Lampejos da primavera

As cores enrijecem
no troar da cálida temperatura;
anúncio da invernia que se despede,
em breve.

O cansaço do frio que torce os ossos
e da chuva-sempre-demais
– mesmo quando rareia –
apregoa outro hemisfério.

Pássaros
em voos inebriantes
cantam a alegria de contágio às pessoas,
em breve.

Das árvores
desponta um tímido, mas alegre, bouquet
o perfume que abre a porta
do armazém dos pesados agasalhos.

As pessoas soltam-se do acabrunhamento
no aligeirar dos corpos
que querem respirar
por todos os poros abafados pela invernia.

7.3.06

Desintoxicar

Fugir
no tempo que há
longe da matilha palavrosa
sem saber onde
é o refúgio.

Cura de desintoxicação
e demanda do belo
que rareia
como volúvel é o ar na altitude
da montanha.

A singeleza de pequenos passos
como se o terreno
pudesse ser dedilhado
e todas as pequenas pedras
apanhadas do solo.

Em todas elas
a impureza escrita
do solo pedregoso e sujo;
retiradas ao solo
purificadas na mão hospedeira.

Pequenas pedras
disformes, angulosas,
disfarce da putrescência
que clama o refúgio,
pedras agora debruadas a ouro.

5.3.06

O outro lado do espelho

Os olhos retratam o que vês
deste lado do espelho?
Será um sonho, a visão
deste lado do espelho?
Seja a fantasmagoria
que te acompanha;
ou a fuga do cenário medonho
que te leva a ver as coisas
deste lado do espelho
– quando, afinal, estás do outro lado do espelho.

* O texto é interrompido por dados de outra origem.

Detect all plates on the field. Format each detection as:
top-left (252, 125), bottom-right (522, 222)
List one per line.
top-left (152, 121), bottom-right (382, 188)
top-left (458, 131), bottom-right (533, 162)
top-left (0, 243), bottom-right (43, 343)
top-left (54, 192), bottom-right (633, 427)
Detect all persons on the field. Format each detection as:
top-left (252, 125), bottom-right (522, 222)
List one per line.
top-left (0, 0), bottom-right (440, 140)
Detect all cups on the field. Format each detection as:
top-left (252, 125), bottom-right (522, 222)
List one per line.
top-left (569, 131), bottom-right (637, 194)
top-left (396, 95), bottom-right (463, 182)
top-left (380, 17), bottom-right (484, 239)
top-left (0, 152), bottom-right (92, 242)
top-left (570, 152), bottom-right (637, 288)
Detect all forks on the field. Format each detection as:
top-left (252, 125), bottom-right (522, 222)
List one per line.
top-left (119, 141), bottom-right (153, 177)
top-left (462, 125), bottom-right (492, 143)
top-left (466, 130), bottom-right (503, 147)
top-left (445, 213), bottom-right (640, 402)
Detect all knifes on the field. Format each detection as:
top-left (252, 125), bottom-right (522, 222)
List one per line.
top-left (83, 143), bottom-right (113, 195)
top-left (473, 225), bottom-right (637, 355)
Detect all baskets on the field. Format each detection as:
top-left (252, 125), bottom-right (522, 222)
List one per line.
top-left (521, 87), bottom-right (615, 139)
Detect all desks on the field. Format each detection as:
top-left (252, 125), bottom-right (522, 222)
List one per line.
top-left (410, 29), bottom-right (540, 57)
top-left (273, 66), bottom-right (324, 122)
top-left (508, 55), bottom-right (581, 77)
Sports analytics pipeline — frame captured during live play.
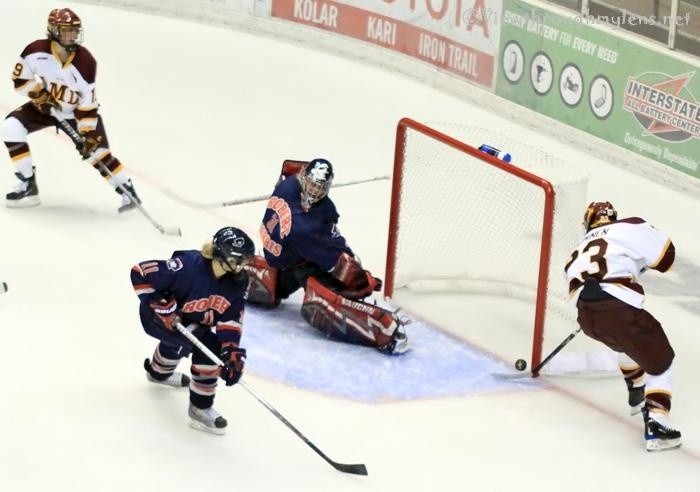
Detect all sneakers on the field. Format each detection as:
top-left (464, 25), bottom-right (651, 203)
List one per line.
top-left (143, 359), bottom-right (191, 387)
top-left (115, 178), bottom-right (141, 213)
top-left (188, 401), bottom-right (228, 428)
top-left (641, 408), bottom-right (681, 440)
top-left (6, 167), bottom-right (39, 200)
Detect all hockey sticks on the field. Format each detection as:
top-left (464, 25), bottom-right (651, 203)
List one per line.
top-left (176, 321), bottom-right (367, 475)
top-left (51, 105), bottom-right (182, 237)
top-left (490, 266), bottom-right (650, 379)
top-left (162, 174), bottom-right (389, 210)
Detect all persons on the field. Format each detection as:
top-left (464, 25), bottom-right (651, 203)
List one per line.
top-left (0, 7), bottom-right (142, 212)
top-left (560, 200), bottom-right (682, 441)
top-left (129, 226), bottom-right (256, 427)
top-left (243, 158), bottom-right (410, 354)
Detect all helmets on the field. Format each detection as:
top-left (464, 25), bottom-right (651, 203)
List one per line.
top-left (46, 7), bottom-right (85, 52)
top-left (302, 157), bottom-right (333, 206)
top-left (581, 200), bottom-right (618, 235)
top-left (212, 226), bottom-right (255, 267)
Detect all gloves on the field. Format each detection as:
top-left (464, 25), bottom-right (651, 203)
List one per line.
top-left (28, 76), bottom-right (62, 115)
top-left (221, 347), bottom-right (247, 385)
top-left (74, 115), bottom-right (101, 160)
top-left (147, 296), bottom-right (180, 332)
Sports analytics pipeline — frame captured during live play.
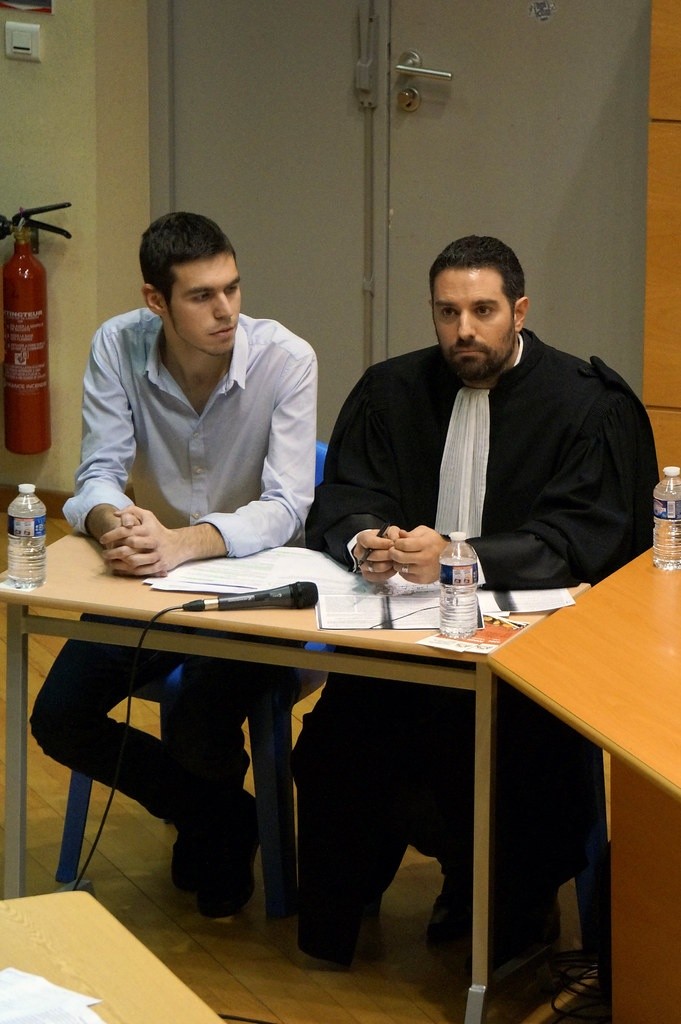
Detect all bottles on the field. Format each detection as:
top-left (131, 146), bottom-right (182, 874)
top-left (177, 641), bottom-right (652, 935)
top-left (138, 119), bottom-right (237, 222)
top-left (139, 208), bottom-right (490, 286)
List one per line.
top-left (439, 531), bottom-right (478, 639)
top-left (7, 484), bottom-right (47, 591)
top-left (653, 467), bottom-right (681, 571)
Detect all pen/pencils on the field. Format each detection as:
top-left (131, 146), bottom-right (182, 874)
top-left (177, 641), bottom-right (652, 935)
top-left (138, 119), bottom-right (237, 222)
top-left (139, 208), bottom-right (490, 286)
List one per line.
top-left (358, 521), bottom-right (392, 568)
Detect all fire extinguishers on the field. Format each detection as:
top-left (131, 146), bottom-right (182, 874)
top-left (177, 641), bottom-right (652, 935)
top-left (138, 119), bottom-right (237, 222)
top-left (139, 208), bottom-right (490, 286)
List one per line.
top-left (1, 201), bottom-right (75, 455)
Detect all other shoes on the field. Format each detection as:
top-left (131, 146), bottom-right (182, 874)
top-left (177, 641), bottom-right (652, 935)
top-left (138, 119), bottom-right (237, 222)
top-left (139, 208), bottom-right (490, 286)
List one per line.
top-left (426, 868), bottom-right (472, 941)
top-left (170, 788), bottom-right (262, 917)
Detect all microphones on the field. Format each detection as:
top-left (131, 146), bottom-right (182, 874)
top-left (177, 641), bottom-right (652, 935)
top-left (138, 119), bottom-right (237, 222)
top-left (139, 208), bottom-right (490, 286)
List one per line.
top-left (181, 582), bottom-right (319, 610)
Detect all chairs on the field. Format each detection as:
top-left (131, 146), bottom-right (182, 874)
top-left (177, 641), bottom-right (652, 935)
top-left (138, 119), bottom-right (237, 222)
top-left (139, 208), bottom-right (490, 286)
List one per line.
top-left (56, 442), bottom-right (329, 914)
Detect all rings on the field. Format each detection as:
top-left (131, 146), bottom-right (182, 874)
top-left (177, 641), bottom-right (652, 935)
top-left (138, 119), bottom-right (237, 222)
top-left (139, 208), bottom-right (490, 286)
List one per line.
top-left (368, 562), bottom-right (375, 575)
top-left (401, 565), bottom-right (410, 576)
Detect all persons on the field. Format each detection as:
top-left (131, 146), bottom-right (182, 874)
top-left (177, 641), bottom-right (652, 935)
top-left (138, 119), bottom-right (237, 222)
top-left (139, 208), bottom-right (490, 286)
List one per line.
top-left (299, 235), bottom-right (659, 966)
top-left (31, 210), bottom-right (319, 917)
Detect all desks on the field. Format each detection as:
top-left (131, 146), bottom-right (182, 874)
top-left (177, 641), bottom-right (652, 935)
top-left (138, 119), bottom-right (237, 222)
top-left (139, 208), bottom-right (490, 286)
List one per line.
top-left (0, 528), bottom-right (593, 1024)
top-left (0, 891), bottom-right (226, 1024)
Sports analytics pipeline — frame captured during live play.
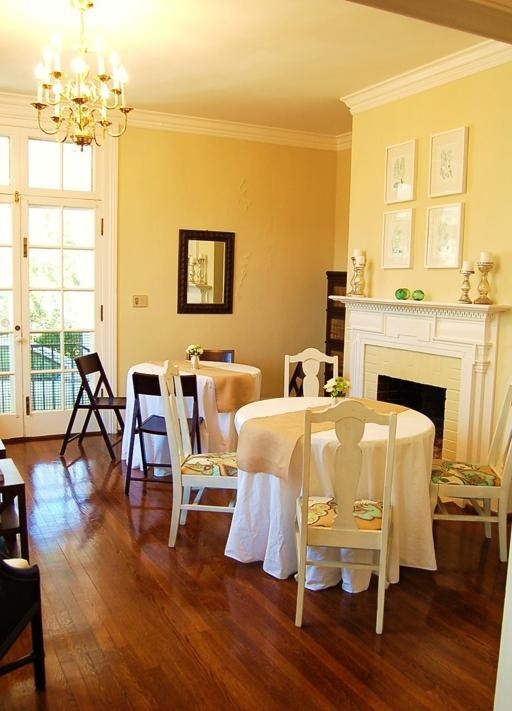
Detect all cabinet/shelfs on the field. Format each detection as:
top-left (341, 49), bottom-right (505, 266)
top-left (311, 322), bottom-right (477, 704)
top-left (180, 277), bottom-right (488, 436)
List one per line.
top-left (322, 268), bottom-right (348, 397)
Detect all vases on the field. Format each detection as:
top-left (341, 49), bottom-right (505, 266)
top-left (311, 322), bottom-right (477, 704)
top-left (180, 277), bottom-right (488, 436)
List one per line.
top-left (190, 356), bottom-right (201, 369)
top-left (331, 397), bottom-right (339, 407)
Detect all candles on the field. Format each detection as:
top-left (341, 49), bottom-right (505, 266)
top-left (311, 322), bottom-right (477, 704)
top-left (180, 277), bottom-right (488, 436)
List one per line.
top-left (479, 250), bottom-right (493, 265)
top-left (354, 247), bottom-right (366, 268)
top-left (188, 253), bottom-right (205, 264)
top-left (462, 258), bottom-right (474, 273)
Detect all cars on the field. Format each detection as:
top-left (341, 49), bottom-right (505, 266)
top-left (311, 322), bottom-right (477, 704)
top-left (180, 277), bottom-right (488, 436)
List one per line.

O corpo não te deixa passar a linha
deste para o outro lado do espelho.
Quando cerras os olhos
e mergulhas no denso sono
duvidas de que lado do espelho
te encontras.
Tudo, apenas,
uma miríade de incógnitas.
Se certeza há é a ausência
da certeza.
És dois hemisférios,
dividido entre ambos os lados do espelho.

Ponhas o pé de um lado ou do outro
inquietam-te as sombras doentias
de te saberes abandonado do lado fugidio.
Percebes as vozes que gritam
do lado de lá do espelho,
a confusão de palavras que se atropelam
a absurda linguagem sem sentido.
No lado em que ficas
só há silêncio
um silêncio que ensurdece
os ouvidos repletos de loucas vozes
que vozeiam palavras vãs.

No sono
a moldura de um pesadelo:
a encenação do que acreditas ser
na vida em que estás acordado.
Quando a aurora te resgata do sono
a inércia da desrazão fala alto:
se quando sonhas
não são apenas sonhos de que sonhas
um turbilhão que te sufoca
em camadas mais densas
de te não saberes existência.

De olhos no espelho
sempre com a inquietante lucubração
de que outros olhos,
porém teus também,
te fitam
do lado de lá do espelho.
Na louca ansiedade loquaz
levantas o espelho:
só parede.
Nem o reverso do espelho
alguma coisa esconde,
a não ser uma tela acastanhada
o biombo do outro lado do espelho
um mistério por revelar.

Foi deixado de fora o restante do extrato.